Zitat (von Harry van Sell):
der darin dann "Einkommen" sah.
Ja, ich erinnere mich.

Wenn aber Dritte direkt an einen Gläubiger leisten, ist das kein Einkommen des LB im Sinne des § 11 ff SGB II. Es ist auch keine Einnahme in Geldeswert, wie es noch bis Mitte 2016 geregelt war.
Hier ist überhaupt keine Einnahme zu erkennen.
Alles nur Ausgaben.
--------------------------------------------------------------
@TE
Die Gesetze zu *Einkommen* sehen eben Schuldenbegleichung durch Dritte nicht als Einnahme des LB in Geld. Es wären auch keine Zuwendungen von Dritten, wenn Dritte die Summe direkt an den Gläubiger zahlen.
https://www.gesetze-im-internet.de/sgb_2/__11.html
https://www.gesetze-im-internet.de/sgb_2/__11a.html
https://www.gesetze-im-internet.de/sgb_2/__11b.html
https://www.arbeitsagentur.de/datei/dok_ba015901.pdf

Den Begriff *Schulden* finde ich nur im § 22 (8) SGB II, hier im Zusammenhang mit Mietschulden oder Energieschulden für Unterkünfte. Grund: Die Wohnungslosigkeit bzw. Versorgungseinstellung durch EVU verhindern.
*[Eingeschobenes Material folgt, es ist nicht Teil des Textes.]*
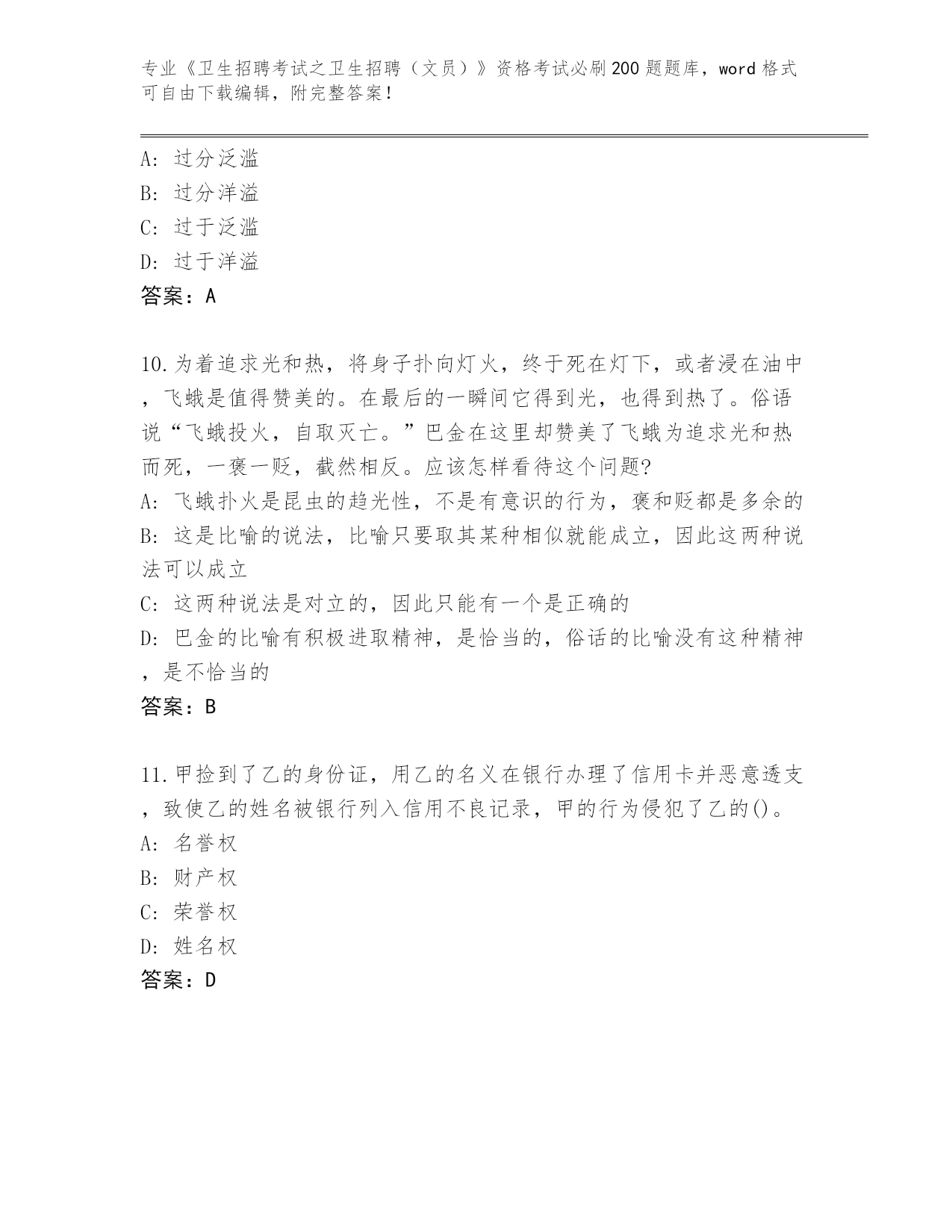 专业《卫生招聘考试之卫生招聘（文员）》资格考试必刷200题题库，word格式可自由下载编辑，附完整答案！

A：过分泛滥
B：过分洋溢
C：过于泛滥
D：过于洋溢
答案：A

10.为着追求光和热，将身子扑向灯火，终于死在灯下，或者浸在油中，飞蛾是值得赞美的。在最后的一瞬间它得到光，也得到热了。俗语说“飞蛾投火，自取灭亡。”巴金在这里却赞美了飞蛾为追求光和热而死，一褒一贬，截然相反。应该怎样看待这个问题?
A：飞蛾扑火是昆虫的趋光性，不是有意识的行为，褒和贬都是多余的
B：这是比喻的说法，比喻只要取其某种相似就能成立，因此这两种说法可以成立
C：这两种说法是对立的，因此只能有一个是正确的
D：巴金的比喻有积极进取精神，是恰当的，俗话的比喻没有这种精神，是不恰当的
答案：B

11.甲捡到了乙的身份证，用乙的名义在银行办理了信用卡并恶意透支，致使乙的姓名被银行列入信用不良记录，甲的行为侵犯了乙的()。
A：名誉权
B：财产权
C：荣誉权
D：姓名权
答案：D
https://www.gesetze-im-internet.de/sgb_2/__22.html
(8) Sofern Arbeitslosengeld II für den Bedarf für Unterkunft und Heizung erbracht wird, können auch Schulden übernommen werden, soweit dies zur Sicherung der Unterkunft oder zur Behebung einer vergleichbaren Notlage gerechtfertigt ist. Sie sollen übernommen werden, wenn dies gerechtfertigt und notwendig ist und sonst Wohnungslosigkeit einzutreten droht.
Bei dir sowieso nicht zutreffend, da du keine Wohnkosten hast.